Autrement dit, cette troisième option ne devrait donc pas comprendre de traitement à des fins de publicité comportementale et peut, par exemple, être une version du service assortie d’une autre forme de publicité impliquant le traitement d’un nombre réduit – voire « nul » – de données à caractère personnel, à savoir (suite) de la publicité contextuelle ou générale ou de la publicité fondée sur des thèmes que la personne concernée a sélectionnés dans une liste de sujets d’intérêt. Cet avis (3) du contrôleur européen des données n’avait pas été du goût du groupe américain Meta Platforms, lequel avait mis en place depuis novembre 2023 sur Facebook et Instagram un modèle publicitaire plutôt binaire appelé « Consent or Pay ». Les utilisateurs européens de ces médias sociaux devaient choisir entre : accepter l’utilisation combinée de leurs données personnelles pour de la publicité personnalisée, ou payer un abonnement mensuel pour ne pas avoir de publicités. La filiale irlandaise – siège européen de la firme de Mark Zuckerberg – n’avait pas tardé à déposer, le 27 juin 2024, un recours en annulation de cet avis du CEPD auprès du Tribunal de l’Union européenne (basé au Luxembourg).
Meta demandait ni plus ni moins que, d’une part, l’annulation de l’avis du CEPD et, d’autre part, la réparation du préjudice qu’elle aurait subi du fait de cet avis. Le 29 avril 2025, le tribunal européen a rendu son verdict : « Le recours est rejeté pour partie comme étant irrecevable et pour partie comme étant manifestement dépourvu de tout fondement en droit » (4). Dans le même temps, le 23 avril 2025, la Commission européenne a mis à l’amende Meta – à hauteur de 500 millions d’euros pour tenir compte de « la gravité et la durée de la non-conformité » – pour avoir maintenu son modèle pourtant jugé non conforme avec le règlement sur les marchés numériques, le Digital Markets Act (DMA), dont les obligations sont devenues juridiquement contraignantes en mars 2024. « Ce modèle n’est pas conforme au DMA, a expliqué la Commission européenne, car il ne donnait pas aux utilisateurs le choix spécifique nécessaire pour opter pour un service utilisant moins de leurs données personnelles mais qui est par ailleurs équivalent au service de “publicités personnalisées”. Le modèle de Meta n’autorisait pas non plus les utilisateurs à exercer leur droit de consentement libre à la combinaison de leurs données personnelles » (5).
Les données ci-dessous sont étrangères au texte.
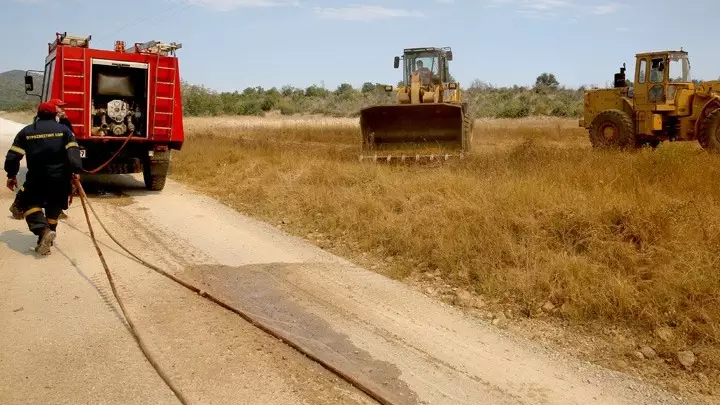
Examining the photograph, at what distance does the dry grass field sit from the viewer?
471 centimetres

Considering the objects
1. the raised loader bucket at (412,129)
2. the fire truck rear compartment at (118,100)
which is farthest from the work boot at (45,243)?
the raised loader bucket at (412,129)

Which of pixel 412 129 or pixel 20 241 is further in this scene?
pixel 412 129

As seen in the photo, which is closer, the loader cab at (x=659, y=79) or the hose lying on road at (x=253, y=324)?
the hose lying on road at (x=253, y=324)

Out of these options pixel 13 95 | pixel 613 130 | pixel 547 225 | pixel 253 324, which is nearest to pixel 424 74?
pixel 613 130

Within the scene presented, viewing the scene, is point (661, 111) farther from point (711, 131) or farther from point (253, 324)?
point (253, 324)

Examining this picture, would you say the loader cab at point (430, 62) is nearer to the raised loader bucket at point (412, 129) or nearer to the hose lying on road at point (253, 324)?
the raised loader bucket at point (412, 129)

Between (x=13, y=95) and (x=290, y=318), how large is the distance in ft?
426

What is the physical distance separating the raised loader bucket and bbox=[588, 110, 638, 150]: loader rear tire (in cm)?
434

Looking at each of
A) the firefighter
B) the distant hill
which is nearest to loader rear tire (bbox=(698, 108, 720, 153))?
the firefighter

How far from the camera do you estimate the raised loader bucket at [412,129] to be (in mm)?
12953

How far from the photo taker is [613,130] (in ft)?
50.7

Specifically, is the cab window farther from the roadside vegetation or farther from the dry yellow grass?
the roadside vegetation

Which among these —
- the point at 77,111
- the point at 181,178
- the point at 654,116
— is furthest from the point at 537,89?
the point at 77,111

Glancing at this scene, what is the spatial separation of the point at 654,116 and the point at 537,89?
1284 inches
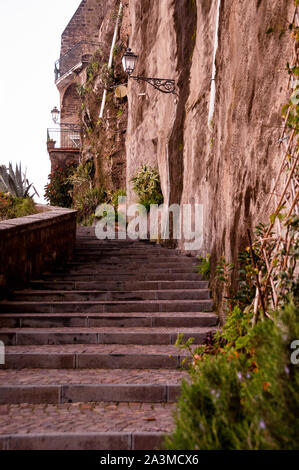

Meta abandonne son « Consent or Pay »
Et ce, malgré une nouvelle version de son « Consent or Pay » que le groupe Meta avait introduite en novembre 2024 et que la Commission européenne a examinée et évaluée avec lui tout au long de l’année 2025. Ce « dialogue étroit » entre Bruxelles et Meta a, semble-t-il payé, si l’on en croit le communiqué publié le 8 décembre 2025 par la DG Connect – alias DG Cnect (6) – de la Commission européenne : « Meta s’engage à donner aux utilisateurs de l’UE le choix pour les publicités personnalisées dans le cadre du DMA ». Meta présentera en janvier 2026 ces nouvelles options aux actuels 250 millions d’utilisateurs actifs mensuels de Facebook dans l’UE et aux aussi nombreux d’Instagram : les Européens auront alors le choix effectif entre « accepter de partager toutes leurs données et voir une publicité entièrement personnalisée, et choisir de partager moins de données personnelles pour une expérience avec une publicité personnalisée plus limitée », explique la Commission européenne (7), qui n’évoque pas ici la troisième option, payante celle-là (abonnement payant), pour supprimer la publicité personnalisée – la publicité ne disparaissant cependant jamais complètement…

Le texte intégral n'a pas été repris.